Two of the most overused setups in horror movies are the teen slasher and any rehash involving Dracula’s overdone origin. Yet instead of the familiar keg party in the woods or haunted house trespassing, this group of teens takes a Transylvanian holiday for a getaway in Vlad’s castle. And instead of the usual neck-biting and mesmeric seduction of Dracula’s reincarnated wife, “The Impaler” just about dismisses vampiric aspects altogether in favor of a focus on a pact made with the devil.
Cool enough. Throw in a thematic connection involving the Seven Deadly Sins as meaningful motivation underneath the premise and these are concepts I can get behind for a different take on old ideas.

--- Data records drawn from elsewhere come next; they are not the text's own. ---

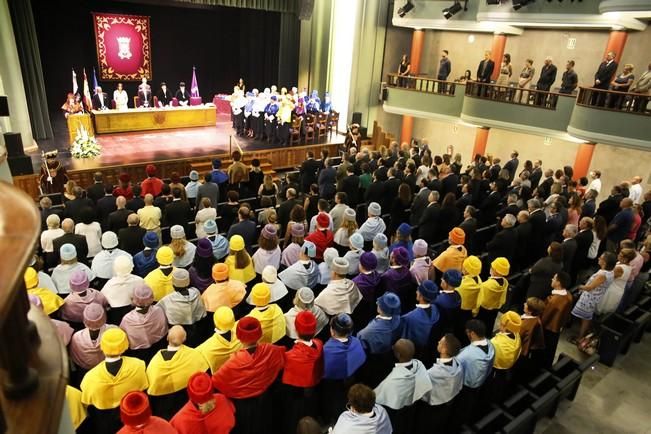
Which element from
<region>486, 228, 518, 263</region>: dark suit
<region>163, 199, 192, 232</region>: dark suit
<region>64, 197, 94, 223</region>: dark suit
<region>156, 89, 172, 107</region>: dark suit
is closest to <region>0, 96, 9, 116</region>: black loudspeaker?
<region>64, 197, 94, 223</region>: dark suit

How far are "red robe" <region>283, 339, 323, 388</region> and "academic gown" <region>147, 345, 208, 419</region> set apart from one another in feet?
2.19

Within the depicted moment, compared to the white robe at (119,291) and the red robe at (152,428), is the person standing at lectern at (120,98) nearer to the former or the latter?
the white robe at (119,291)

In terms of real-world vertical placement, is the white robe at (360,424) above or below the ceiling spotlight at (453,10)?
below

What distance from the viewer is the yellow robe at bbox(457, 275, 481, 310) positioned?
16.8ft

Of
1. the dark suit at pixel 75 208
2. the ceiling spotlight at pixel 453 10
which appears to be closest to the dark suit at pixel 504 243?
the dark suit at pixel 75 208

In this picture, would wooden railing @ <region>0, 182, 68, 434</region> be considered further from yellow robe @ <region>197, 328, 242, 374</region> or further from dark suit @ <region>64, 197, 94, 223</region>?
dark suit @ <region>64, 197, 94, 223</region>

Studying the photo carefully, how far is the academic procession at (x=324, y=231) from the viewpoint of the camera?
355cm

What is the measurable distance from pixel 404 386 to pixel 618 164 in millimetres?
12116

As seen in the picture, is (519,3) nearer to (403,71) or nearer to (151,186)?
(403,71)

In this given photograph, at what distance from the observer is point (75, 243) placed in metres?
5.50

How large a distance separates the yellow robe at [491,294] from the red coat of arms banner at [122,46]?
568 inches

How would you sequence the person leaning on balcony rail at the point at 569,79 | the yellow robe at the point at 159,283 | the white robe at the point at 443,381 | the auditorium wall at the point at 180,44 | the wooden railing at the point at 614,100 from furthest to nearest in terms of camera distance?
the auditorium wall at the point at 180,44 → the person leaning on balcony rail at the point at 569,79 → the wooden railing at the point at 614,100 → the yellow robe at the point at 159,283 → the white robe at the point at 443,381

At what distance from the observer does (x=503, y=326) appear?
14.0 feet

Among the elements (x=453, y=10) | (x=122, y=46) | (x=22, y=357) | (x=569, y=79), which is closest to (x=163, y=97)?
(x=122, y=46)
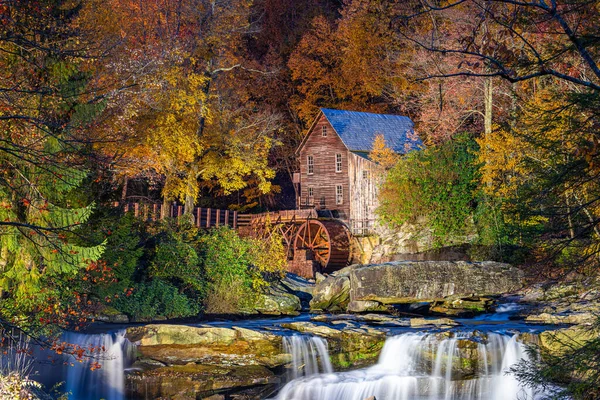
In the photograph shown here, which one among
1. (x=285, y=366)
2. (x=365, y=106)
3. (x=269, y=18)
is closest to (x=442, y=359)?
(x=285, y=366)

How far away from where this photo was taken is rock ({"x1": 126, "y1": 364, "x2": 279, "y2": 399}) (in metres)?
15.8

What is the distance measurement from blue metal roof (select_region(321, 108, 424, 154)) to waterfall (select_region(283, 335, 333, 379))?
23533mm

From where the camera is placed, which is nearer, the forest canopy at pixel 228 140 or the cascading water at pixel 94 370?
the forest canopy at pixel 228 140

Then “The Impaler” takes its dots and connects them with unoriginal lines of thought, plotting, filmmaking, and dialogue. The finished product results in both a by-the-numbers body count thriller and a predictable Dracula retread, the very things that the movie seemed to be setting itself up to avoid.

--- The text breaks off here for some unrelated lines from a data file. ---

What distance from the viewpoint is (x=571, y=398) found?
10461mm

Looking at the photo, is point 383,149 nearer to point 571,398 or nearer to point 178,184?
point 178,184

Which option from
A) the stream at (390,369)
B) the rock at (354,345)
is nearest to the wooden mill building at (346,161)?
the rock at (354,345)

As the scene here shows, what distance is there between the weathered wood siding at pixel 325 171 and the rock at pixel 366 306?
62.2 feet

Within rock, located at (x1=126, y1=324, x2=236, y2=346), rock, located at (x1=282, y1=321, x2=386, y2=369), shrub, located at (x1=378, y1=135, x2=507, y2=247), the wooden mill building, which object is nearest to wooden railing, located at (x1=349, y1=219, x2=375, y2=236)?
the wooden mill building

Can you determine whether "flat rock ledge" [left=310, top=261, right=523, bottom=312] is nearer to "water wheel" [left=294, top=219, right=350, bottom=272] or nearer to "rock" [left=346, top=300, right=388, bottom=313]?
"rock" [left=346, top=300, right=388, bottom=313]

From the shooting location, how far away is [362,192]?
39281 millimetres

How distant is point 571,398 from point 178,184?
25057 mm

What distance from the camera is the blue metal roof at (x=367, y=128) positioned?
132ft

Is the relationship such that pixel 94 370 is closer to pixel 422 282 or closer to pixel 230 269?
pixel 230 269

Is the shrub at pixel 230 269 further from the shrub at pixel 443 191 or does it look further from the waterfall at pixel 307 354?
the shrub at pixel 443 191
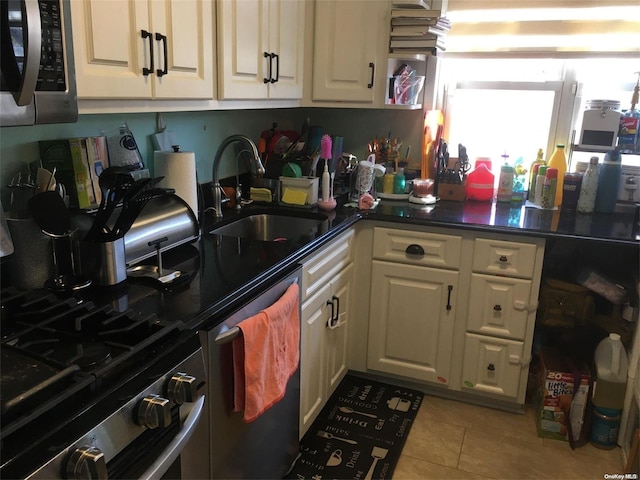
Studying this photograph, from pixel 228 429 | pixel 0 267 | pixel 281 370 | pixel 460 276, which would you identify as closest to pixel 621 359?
pixel 460 276

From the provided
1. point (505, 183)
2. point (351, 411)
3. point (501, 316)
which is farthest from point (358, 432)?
point (505, 183)

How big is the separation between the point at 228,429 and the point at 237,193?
124 cm

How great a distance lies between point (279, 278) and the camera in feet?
5.67

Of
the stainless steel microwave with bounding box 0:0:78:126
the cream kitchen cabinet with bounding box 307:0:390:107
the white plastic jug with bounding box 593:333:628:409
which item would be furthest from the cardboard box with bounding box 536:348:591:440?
the stainless steel microwave with bounding box 0:0:78:126

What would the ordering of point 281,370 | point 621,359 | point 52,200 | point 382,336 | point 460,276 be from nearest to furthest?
point 52,200 → point 281,370 → point 621,359 → point 460,276 → point 382,336

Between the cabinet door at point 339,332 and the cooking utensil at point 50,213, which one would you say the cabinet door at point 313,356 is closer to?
the cabinet door at point 339,332

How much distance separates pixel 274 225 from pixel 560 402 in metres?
1.46

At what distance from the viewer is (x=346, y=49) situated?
265 cm

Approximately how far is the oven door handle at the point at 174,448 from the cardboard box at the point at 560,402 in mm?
1668

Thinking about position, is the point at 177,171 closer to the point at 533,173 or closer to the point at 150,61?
the point at 150,61

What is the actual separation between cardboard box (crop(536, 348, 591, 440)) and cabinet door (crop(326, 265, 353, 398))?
889 millimetres

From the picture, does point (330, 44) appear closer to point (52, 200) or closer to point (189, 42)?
point (189, 42)

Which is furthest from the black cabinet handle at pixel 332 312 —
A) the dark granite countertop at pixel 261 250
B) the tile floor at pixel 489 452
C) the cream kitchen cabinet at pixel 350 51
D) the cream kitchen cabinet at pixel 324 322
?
the cream kitchen cabinet at pixel 350 51

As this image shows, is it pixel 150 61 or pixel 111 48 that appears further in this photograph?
pixel 150 61
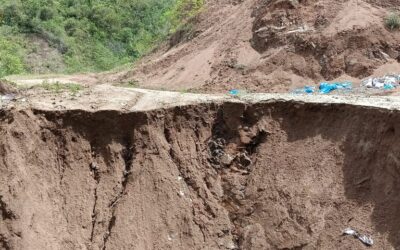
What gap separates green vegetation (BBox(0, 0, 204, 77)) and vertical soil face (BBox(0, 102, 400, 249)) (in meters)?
22.7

“I can’t believe we’re going off to college in just a couple months,” says Chelsea, one of the seven “teens” at the story’s center. I can’t believe it either. Unless they mean they are going there to drop off their kids, since they certainly look old enough to have them. It is barely six minutes into the runtime and the film has already exhausted the limits of disbelief suspension.
Even though nothing important would need to change if the cast were characterized as their actual ages instead of as 10 or more years younger, “The Impaler” insists on having a septet of high school stereotypes powering its engine. Beer pong playing and porn downloading discussions sound an immediate klaxon that the next 85 minutes are about to be spent with an insufferable lot of thin personalities.
Based on a dream involving a sultry woman and a creaking wooden door, apparent rich kid Adam is inspired to take six of his closest guy and gal pals to a castle in the Carpathian Mountains for a post-graduation celebration. And why not, since the group’s token male virgin Dominic is descended from Romanian bloodlines. Hmmm, I wonder where this is headed…
At Castle Dracula, the group meets Veronica, an alluring caretaker who bears a suspicious resemblance to a portrait of Vlad Tepes’ wife Elisabeta. The seven friends start revealing themselves as mostly despicable people, gorging on food, sleeping with someone else’s girlfriend, and incessantly checking a cell phone, like I wanted to do while watching this movie. Soon, they begin dropping one at a time, and an occult ritual mystery is uncovered that plans on resurrecting Vlad the Impaler from the dead.
“The Impaler” has an obviously low budget, a cast of unknown names, and behind-the-camera talent that has not yet reached a level of seasoned professionalism. These are understood ingredients in independent horror, and it might earn the movie some leeway if the effort on display had a sincerer appeal.
But even with decent enough starting blocks to build something out of inspired passion, “The Impaler” barely attempts traversing into original territory. Describing the acting as “not very good” would be a charitable way of putting it. Wonky editing cuts scenes together sloppily. And the whole package is wrapped with a growling death metal song over the end credits, hinting that the filmmakers are perfectly content with being just like every other average horror movie that audiences are destined to forget.
“The Impaler” comes out of the gate with a few bonus points in its favor based on potential from its premise. Then it squanders all goodwill with a presentation and production value suggesting that everyone behind the lens did not care about being different as much as they should have.
Review Score: 40
Before you know it, viewers gradually transform into frogs slowly boiled alive without realizing the dangerous heat enveloping them until it’s too late.